Section IV. Definitions
For purposes of this proposed exemption:
(a) The term ``Bank'' means a bank or trust company, and any
affiliate thereof [as defined below in paragraph (b)(1)], which is
supervised by a state or federal agency.
(b) An ``affiliate'' of a person includes--
(1) Any person directly or indirectly through one or more
intermediaries, controlling, controlled by, or under common control
with the person.
(2) Any officer, director, employee or relative of such person, or
partner in any such person; and
(3) Any corporation or partnership of which such person is an
officer, director, partner or employee.
(c) The term ``control'' means the power to exercise a controlling
influence over the management or policies of a person other than an
individual.
(d) The term ``collective investment fund'' or ``CIF'' means a
common or collective trust fund or pooled investment fund maintained by
a ``Bank'' as defined in paragraph (a) of this Section IV.

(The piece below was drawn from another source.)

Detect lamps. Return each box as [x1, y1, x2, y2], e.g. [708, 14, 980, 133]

(e) The term ``Fund'' or ``Funds'' means any diversified open-end
management investment company or companies registered under the '40 Act
for which the Bank serves as an investment adviser, and may also serve
as a custodian, shareholder servicing agent, transfer agent or provide
some other secondary service (as defined below in paragraph (i) of this
section).
(f) The term ``net asset value'' means the amount calculated by
dividing the value of all securities, determined by a method as set
forth in a Fund's prospectus and statement of additional information,
and other assets belonging to each of the portfolios in such Fund, less
the liabilities chargeable to each portfolio, by the number of
outstanding shares.
(g) The term ``relative'' means a ``relative'' as that term is
defined in section 3(15) of the Act (or a ``member of the family'' as
that term is defined in section 4975(e)(6) of the Code), or a brother,
a sister, or a spouse of a brother or a sister.

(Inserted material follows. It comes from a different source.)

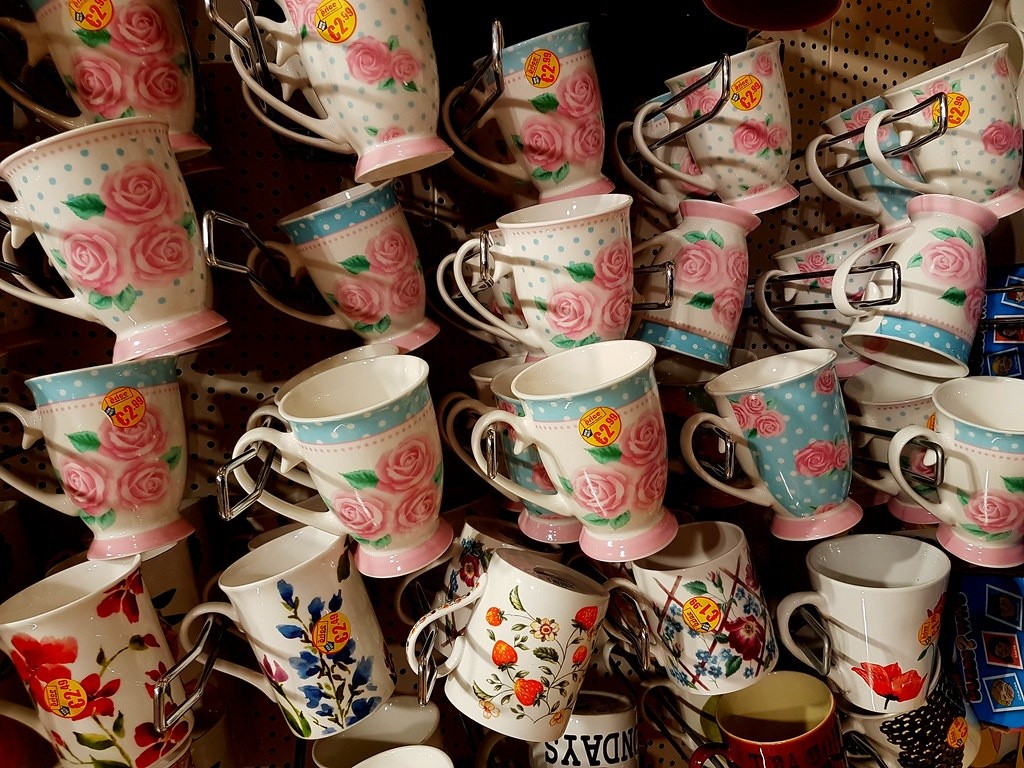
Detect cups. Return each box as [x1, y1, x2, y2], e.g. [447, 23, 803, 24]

(h) The term ``Independent Fiduciary'' means a fiduciary of a
Client Plan who is independent of and unrelated to the Bank. For
purposes of this exemption, the Independent Fiduciary will not be
deemed to be independent of and unrelated to the Bank if:
(1) Such fiduciary directly or indirectly controls, is controlled
by, or is under common control with the Bank or any affiliate thereof;
(2) Such fiduciary, or any officer, director, partner, employee, or
relative of such fiduciary, is an officer, director, partner, employee
of the Bank (or is a relative of such persons) or any affiliate
thereof;
(3) Such fiduciary directly or indirectly receives any compensation
or other consideration for his or her own personal account in
connection with any transaction described in this proposed exemption.

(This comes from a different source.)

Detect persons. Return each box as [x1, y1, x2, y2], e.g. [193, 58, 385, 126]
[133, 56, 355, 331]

If an officer, director, partner, employee of the Bank (or relative
of such persons) or any affiliate thereof, is a director of such
Independent Fiduciary, and if he or she abstains from participation in
(i) the choice of the Client Plan's investment adviser, and (ii) the
approval of any purchase or sale between the Client Plan and the Funds,
as well as any transaction described in Sections I and II above, then
paragraph (h)(2) of this Section IV shall not apply.
(i) The term ``secondary service'' means a service provided by a
Bank to a Fund other than investment management, investment advisory or
similar services.
(j) The term ``fixed-income security'' means any interest-bearing
or discounted government or corporate security with a face amount of
$1,000 or more that obligates the issuer to pay the holder a specified
sum of money, at specific intervals, and to repay the principal amount
of the loan at maturity.
(k) The term ``Client Plan'' means a pension plan described in 29
CFR 2510.3-2, a welfare benefit plan described in 29 CFR 2510.3-1, and
a plan described in section 4975(e)(1) of the Code, but does not
include an employee benefit plan established or maintained by the Bank
or by an affiliate thereof, for its own employees.
(l) The term ``security'' shall have the same meaning as defined in
section 2(36) of the '40 Act, as amended, 15 U.S.C. 80a-2(36) (1996).
Signed at Washington, D.C., this 5th day of November, 1996.
Alan D. Lebowitz,
Deputy Assistant Secretary for Program Operations, Pension and Welfare
Benefits Administration, U.S. Department of Labor.